→ 目的: 下の本文抜粋から、「本日は、これからビジネスで戦」で始まり「では具体的に戦略立案をする際にはどのように検討すればよいのでしょうか。」で終わる部分を一字も変えずに書き写すこと。

→ 本文抜粋:
ビジネスで使える!事業戦略立案に効果的なフレームワークを紹介

おはようございます。キャリアに悩む30代タカヒデです。
本日は、これからビジネスで戦略を検討する方に!事業戦略立案に効果的なフレームワークを紹介します。
- 事業の戦略を検討したい
- 会社の企画部門で活躍したい
- 新しい事業を始めようとしている
はじめに
ビジネスにおいて成果を上げるためには、やみくもに動くのではなく「戦略」をもって行動することが欠かせません。
しかし、「戦略を立てる」と聞くと、漠然としていてどこから着手すればよいか分からないという声も多いのではないでしょうか。
そこで今回は、事業戦略立案に効果的なフレームワークを紹介していきます。
戦略思考を体系的に整理したい方、これから新規事業や施策を企画したい方は是非参考にしてください。
戦略立案とは
では具体的に戦略立案をする際にはどのように検討すればよいのでしょうか。

→ 提供資料:
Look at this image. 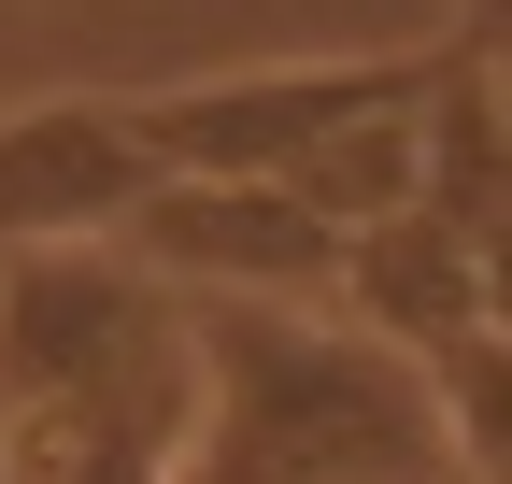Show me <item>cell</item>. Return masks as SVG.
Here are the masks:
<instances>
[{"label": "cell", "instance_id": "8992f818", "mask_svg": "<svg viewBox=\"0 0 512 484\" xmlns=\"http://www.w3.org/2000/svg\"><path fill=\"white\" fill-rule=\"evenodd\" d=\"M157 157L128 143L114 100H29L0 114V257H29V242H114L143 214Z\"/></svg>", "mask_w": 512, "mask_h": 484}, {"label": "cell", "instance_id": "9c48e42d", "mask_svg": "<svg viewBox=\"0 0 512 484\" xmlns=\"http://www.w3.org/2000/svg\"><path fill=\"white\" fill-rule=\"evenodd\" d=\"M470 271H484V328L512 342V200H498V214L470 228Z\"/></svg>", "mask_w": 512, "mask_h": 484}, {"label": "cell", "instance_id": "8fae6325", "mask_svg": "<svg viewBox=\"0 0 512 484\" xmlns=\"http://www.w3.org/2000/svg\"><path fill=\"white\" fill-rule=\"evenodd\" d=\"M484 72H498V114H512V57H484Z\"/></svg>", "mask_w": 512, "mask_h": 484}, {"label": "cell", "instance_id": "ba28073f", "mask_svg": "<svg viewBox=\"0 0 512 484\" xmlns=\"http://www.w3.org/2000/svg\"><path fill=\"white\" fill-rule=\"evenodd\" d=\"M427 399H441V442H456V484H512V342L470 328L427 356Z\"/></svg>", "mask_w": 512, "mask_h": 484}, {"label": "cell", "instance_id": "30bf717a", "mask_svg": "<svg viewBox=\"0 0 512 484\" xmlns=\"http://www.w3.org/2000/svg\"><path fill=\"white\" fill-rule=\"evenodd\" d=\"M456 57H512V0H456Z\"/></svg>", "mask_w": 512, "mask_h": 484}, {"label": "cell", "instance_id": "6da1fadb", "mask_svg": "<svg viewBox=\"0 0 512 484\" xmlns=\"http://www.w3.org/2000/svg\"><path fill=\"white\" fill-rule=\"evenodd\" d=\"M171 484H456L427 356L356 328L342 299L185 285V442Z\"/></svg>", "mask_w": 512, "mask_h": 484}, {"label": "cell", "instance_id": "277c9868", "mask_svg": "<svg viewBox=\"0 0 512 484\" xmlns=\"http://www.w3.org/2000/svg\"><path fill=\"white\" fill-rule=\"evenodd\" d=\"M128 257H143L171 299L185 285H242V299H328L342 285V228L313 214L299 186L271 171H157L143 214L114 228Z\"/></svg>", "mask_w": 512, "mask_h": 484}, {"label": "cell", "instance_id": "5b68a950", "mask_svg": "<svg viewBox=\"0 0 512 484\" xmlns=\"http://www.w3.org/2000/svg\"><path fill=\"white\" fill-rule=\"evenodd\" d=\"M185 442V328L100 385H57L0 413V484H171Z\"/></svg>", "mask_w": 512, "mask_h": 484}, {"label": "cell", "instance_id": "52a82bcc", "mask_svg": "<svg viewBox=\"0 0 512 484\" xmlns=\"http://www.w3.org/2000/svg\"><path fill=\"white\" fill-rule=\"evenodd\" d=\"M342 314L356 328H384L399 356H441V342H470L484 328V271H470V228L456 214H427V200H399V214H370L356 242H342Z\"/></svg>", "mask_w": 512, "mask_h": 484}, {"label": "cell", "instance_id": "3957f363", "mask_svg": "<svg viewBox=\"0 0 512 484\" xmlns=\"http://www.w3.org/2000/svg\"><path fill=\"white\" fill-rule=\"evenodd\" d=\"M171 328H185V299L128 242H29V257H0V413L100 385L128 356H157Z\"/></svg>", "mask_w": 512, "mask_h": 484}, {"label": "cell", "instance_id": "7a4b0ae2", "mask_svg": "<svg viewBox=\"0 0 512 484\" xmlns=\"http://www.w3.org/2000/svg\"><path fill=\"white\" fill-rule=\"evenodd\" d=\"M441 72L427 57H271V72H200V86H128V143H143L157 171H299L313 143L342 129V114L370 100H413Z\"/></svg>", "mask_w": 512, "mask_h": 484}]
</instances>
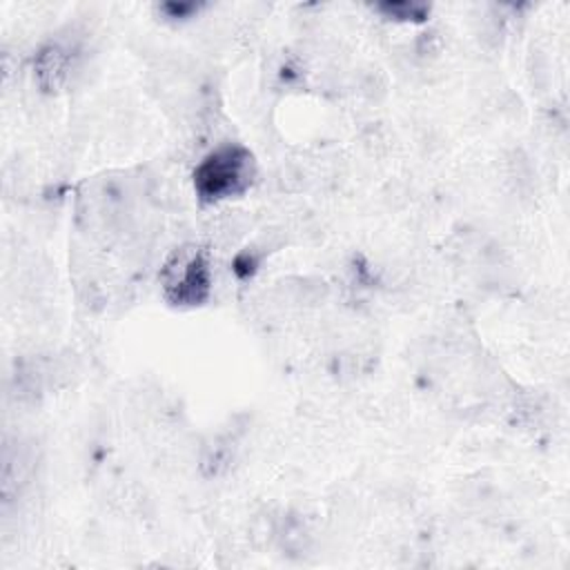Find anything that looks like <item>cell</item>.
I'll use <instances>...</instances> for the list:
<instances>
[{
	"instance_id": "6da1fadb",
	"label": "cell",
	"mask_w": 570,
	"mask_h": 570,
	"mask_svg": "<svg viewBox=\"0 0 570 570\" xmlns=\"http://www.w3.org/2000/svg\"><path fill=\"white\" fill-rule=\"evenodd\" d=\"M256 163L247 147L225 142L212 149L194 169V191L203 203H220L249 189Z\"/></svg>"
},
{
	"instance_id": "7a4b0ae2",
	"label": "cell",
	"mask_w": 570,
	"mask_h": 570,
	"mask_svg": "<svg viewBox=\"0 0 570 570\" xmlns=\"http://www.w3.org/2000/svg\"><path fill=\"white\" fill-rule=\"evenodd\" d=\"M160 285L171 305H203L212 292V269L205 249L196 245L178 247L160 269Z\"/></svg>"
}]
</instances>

→ 出力全文:
本日は、これからビジネスで戦略を検討する方に!事業戦略立案に効果的なフレームワークを紹介します。
- 事業の戦略を検討したい
- 会社の企画部門で活躍したい
- 新しい事業を始めようとしている
はじめに
ビジネスにおいて成果を上げるためには、やみくもに動くのではなく「戦略」をもって行動することが欠かせません。
しかし、「戦略を立てる」と聞くと、漠然としていてどこから着手すればよいか分からないという声も多いのではないでしょうか。
そこで今回は、事業戦略立案に効果的なフレームワークを紹介していきます。
戦略思考を体系的に整理したい方、これから新規事業や施策を企画したい方は是非参考にしてください。
戦略立案とは
では具体的に戦略立案をする際にはどのように検討すればよいのでしょうか。